Find the number of ways to distribute 5 distinct employees into 4 indistinguishable offices, with empty offices allowed.

Concept Used:

When offices are indistinguishable, we are essentially partitioning the set of 5 distinct employees into at most 4 unlabeled subsets (since offices are indistinguishable). This is equivalent to counting the number of ways to partition a set of 5 distinct objects into at most 4 non-empty unlabeled subsets, which is given by the Bell number \(B_5\) minus the number of partitions into 5 subsets (which would require 5 offices, but we only have 4). However, since empty offices are allowed, we can use between 1 and 4 non-empty subsets.

Step-by-Step Solution:

Step 1: Interpret the problem.

We have 5 distinct employees and 4 indistinguishable offices. Any office can have any number of persons, including zero. This means we are partitioning the set of 5 employees into at most 4 unlabeled subsets (some offices may be empty).
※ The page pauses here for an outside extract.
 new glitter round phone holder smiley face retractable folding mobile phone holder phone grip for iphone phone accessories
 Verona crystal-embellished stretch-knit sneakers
Step 2: Count the number of partitions.

Let \(S(5,k)\) denote the Stirling numbers of the second kind (number of ways to partition 5 distinct objects into k non-empty unlabeled subsets).
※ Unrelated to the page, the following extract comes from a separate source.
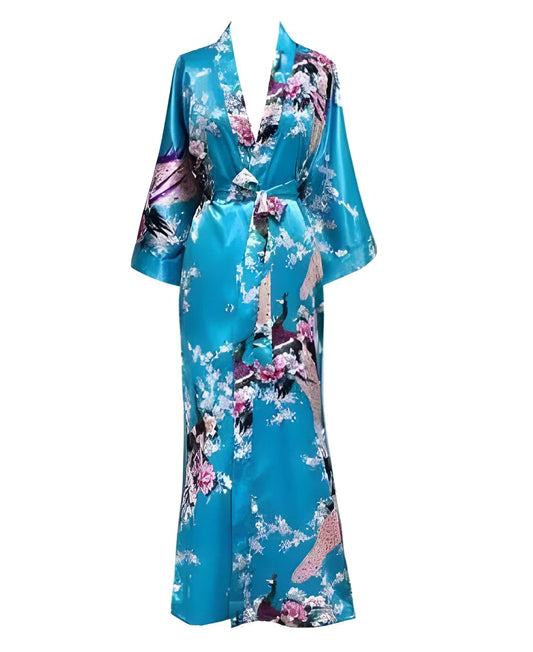 Plus Size XXXL Chinese Women Long Robe Print Flower Peacock Kimono Bathrobe Gown Bride Bridesmaid Wedding Robes Sexy Sleepwear - Lake Blue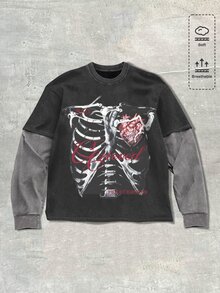 ROMWE MEN Casual Áo thun nam phối màu patchwork in họa tiết xương người - Nhiều màu - Xem 4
We need number of partitions into 1, 2, 3, or 4 non-empty subsets (since we have 4 offices, we can use 1, 2, 3, or 4 of them).

Step 3: Recall Stirling numbers of the second kind for n=5:

\[ S(5,1) = 1 \quad (\text{all in one office}) \] \[ S(5,2) = 15 \] \[ S(5,3) = 25 \] \[ S(5,4) = 10 \] \[ S(5,5) = 1 \]
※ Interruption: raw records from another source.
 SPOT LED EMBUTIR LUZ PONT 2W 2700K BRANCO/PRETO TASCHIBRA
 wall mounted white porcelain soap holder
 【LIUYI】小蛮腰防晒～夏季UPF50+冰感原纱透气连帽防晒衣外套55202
Step 4: Compute total number of distributions.

Since offices are indistinguishable, the number of ways is:

\[ n = S(5,1) + S(5,2) + S(5,3) + S(5,4) \] \[ n = 1 + 15 + 25 + 10 = 51 \]

Step 5: Verify alternative approach.

Total number of partitions of 5 elements = Bell number \(B_5 = S(5,1)+S(5,2)+S(5,3)+S(5,4)+S(5,5) = 1+15+25+10+1 = 52\).

We exclude the case where all 5 are in separate offices (5 non-empty subsets) because that would require 5 offices, but we only have 4. So \(n = B_5 - S(5,5) = 52 - 1 = 51\).

Therefore, the number of ways \(n\) is 51.